Bus Riders Outraged Over Proposed JeffTran Cuts
JEFFERSON CITY - Bus riders voiced concerns and frustrations Thursday night at a Budget Hearing about the fate of JeffTran. Dozens of residents and bus riders attended and spoke at the meeting, telling city council members the severity of the impact the budget cuts would have on their every day lives.
Residents said if budget cuts are made and routes are terminated to save money, many people would lose jobs, end up stuck in their homes, and people with disabilities would lose independence the public transportation provides.
$884,631 is needed to keep the system running at it's current level. The mayor's proposed budget plan would cut $224,000 of that and bring the number to $660,000. Public works director Roger Schwartze developed four options to cut the Mayor's requested $224,000 from the transit budget:
- Combine the High St. East and Southwest routes and eliminate after school Tripper routes.
- Reduce service by two hours per day and eliminate after school Tripper routes.

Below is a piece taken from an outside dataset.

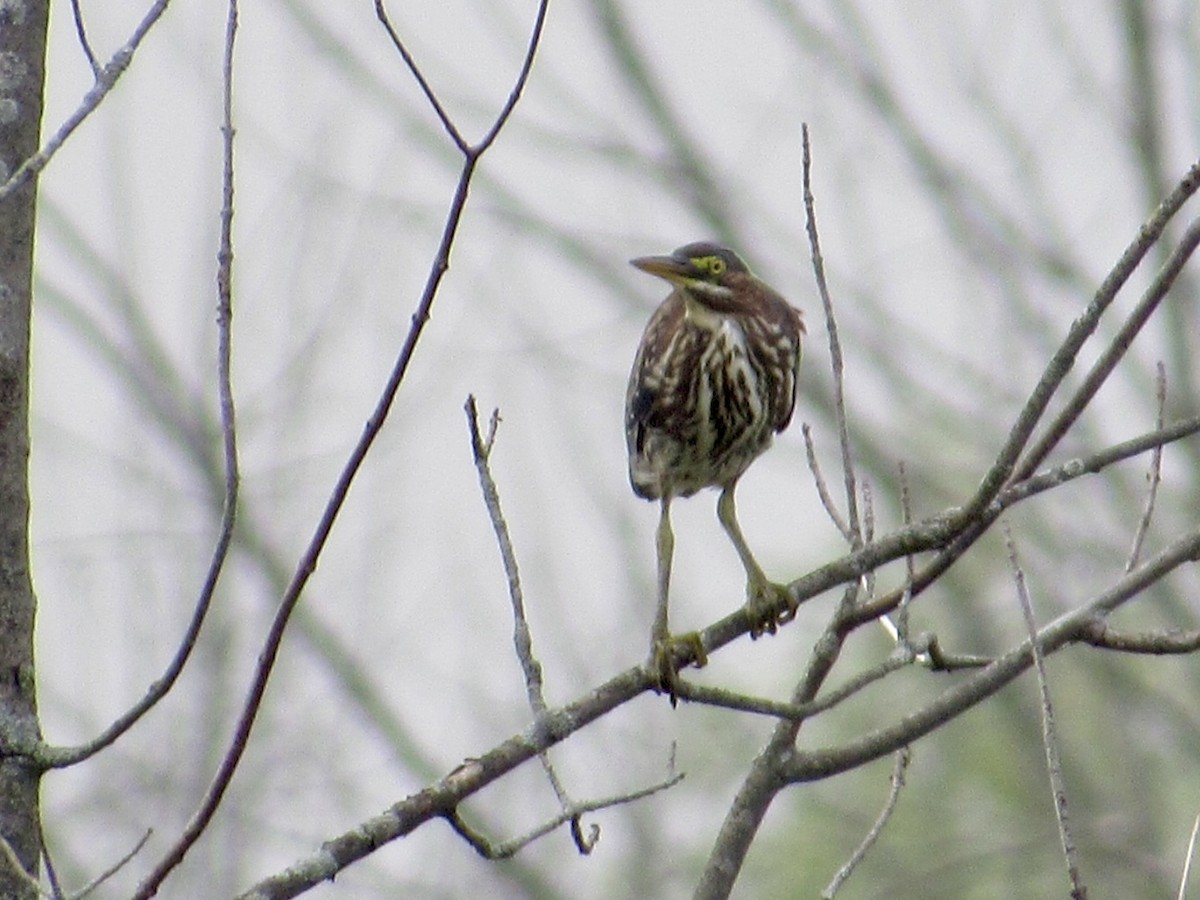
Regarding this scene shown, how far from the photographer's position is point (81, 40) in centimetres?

- Eliminate two additional regular routes and keep after school Tripper routes.
- Reduce service by 2 1/2 hours per day on all routes.
The nearly 20 bus riders and Jefferson City residents that spoke at the meeting explained each of those scenarios leave people who depend on JeffTran without transportation. Others voiced concerns over the council's idea to possibly increase fares, saying many bus riders are already living on a low income and would then not be able to afford the bus at all.
Some council members agreed with the residents and Councilwoman Carrie Carroll made a motion to throw out the Mayor's number, and not make and cuts to the JeffTran Budget. That motion failed after a tied vote and the council will now look further into the situation to make a decision.
While no progress was made at the meeting in terms of a decision, Roger Schwartze, Director of Public Works for Jefferson City, said it was good to hear the opinions of a variety of concerned citizens.
He told KOMU 8 News the council will meet and discuss the entire budget once a week for the next few weeks. At the hearing Jefferson City Public Schools also offered to give money to decrease cuts. Schwartze said this may allow a new number and plan to be drafted.
He said he expects the new plan to be announced publicly in 2 to 3 weeks.